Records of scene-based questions
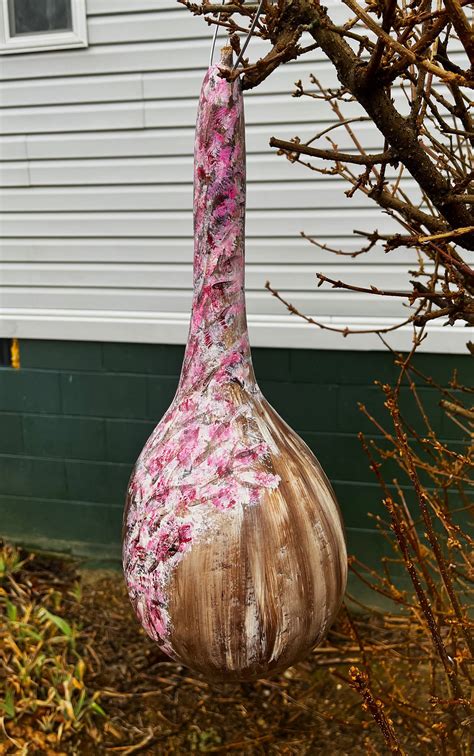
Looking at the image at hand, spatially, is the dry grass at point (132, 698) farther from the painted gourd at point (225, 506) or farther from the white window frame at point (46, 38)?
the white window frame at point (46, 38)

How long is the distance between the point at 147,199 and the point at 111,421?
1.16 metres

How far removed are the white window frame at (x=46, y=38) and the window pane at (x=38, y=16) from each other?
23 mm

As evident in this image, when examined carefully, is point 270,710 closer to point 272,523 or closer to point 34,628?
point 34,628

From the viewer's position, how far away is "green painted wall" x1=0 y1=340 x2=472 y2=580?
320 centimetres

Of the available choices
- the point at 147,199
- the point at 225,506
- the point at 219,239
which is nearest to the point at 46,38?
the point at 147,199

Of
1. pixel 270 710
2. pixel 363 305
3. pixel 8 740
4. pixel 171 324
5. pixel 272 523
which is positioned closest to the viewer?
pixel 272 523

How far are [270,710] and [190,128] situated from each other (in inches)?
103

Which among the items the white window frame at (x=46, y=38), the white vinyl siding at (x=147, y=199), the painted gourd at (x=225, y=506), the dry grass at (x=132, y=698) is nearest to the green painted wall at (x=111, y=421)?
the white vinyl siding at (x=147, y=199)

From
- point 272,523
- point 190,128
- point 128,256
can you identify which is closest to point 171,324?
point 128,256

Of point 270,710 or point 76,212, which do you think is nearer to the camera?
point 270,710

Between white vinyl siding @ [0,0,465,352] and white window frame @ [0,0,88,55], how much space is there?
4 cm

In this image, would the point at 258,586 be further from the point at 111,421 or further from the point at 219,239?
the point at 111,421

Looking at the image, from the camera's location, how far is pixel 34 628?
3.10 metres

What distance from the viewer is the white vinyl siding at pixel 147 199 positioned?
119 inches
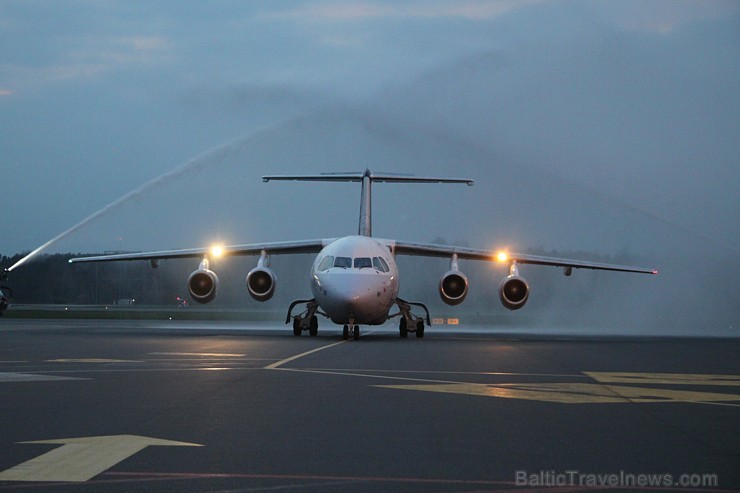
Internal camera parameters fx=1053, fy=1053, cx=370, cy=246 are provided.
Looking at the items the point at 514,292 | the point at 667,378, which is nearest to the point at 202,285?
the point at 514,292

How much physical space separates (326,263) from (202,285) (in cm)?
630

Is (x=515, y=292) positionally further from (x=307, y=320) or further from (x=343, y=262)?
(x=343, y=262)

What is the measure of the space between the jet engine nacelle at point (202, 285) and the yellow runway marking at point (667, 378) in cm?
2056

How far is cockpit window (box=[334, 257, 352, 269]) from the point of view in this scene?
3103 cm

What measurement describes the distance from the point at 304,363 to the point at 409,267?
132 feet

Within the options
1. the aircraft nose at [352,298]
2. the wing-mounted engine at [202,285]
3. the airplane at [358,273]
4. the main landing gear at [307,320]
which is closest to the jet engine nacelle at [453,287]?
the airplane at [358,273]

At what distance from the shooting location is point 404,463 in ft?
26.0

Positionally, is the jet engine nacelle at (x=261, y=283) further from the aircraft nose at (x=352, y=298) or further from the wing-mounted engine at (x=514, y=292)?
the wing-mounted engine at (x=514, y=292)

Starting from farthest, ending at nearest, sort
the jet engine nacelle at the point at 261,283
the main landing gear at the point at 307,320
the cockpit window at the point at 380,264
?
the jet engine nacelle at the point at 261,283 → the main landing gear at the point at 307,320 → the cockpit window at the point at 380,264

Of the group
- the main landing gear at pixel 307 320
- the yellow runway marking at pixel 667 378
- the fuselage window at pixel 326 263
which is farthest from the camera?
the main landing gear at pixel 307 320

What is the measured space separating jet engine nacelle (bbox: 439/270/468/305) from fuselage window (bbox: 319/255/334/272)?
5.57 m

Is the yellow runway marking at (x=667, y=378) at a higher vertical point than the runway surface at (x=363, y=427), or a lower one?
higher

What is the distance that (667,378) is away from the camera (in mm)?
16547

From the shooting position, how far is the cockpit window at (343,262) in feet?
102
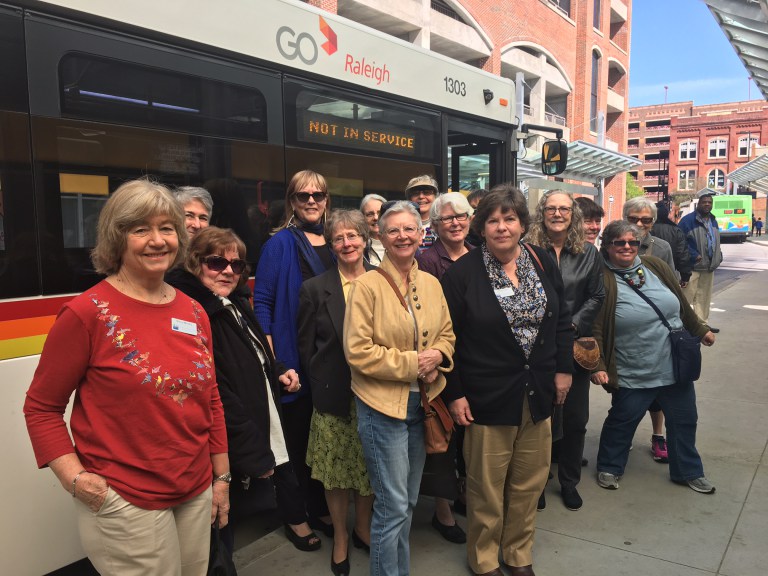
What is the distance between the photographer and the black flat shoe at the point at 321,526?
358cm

*Do this*.
Starting with the line that holds "Of the group", repeat exactly every line through the end of the material above, both ends included, without the pictures.

*Task solution*.
Of the group
- the main landing gear at pixel 307 320
- the yellow runway marking at pixel 667 378
- the fuselage window at pixel 326 263
which is farthest from the camera?
the main landing gear at pixel 307 320

What is the measured space separating jet engine nacelle (bbox: 439/270/468/305) from fuselage window (bbox: 319/255/334/272)?
5.57 m

Is the yellow runway marking at (x=667, y=378) at a higher vertical point than the runway surface at (x=363, y=427), or a lower one?
higher

What is the distance that (667,378) is away from the camera (in mm)?
16547

From the shooting position, how far is the cockpit window at (343,262) in feet?
102
What is the distance between the photographer and the black flat shoe at the point at 321,526?
358cm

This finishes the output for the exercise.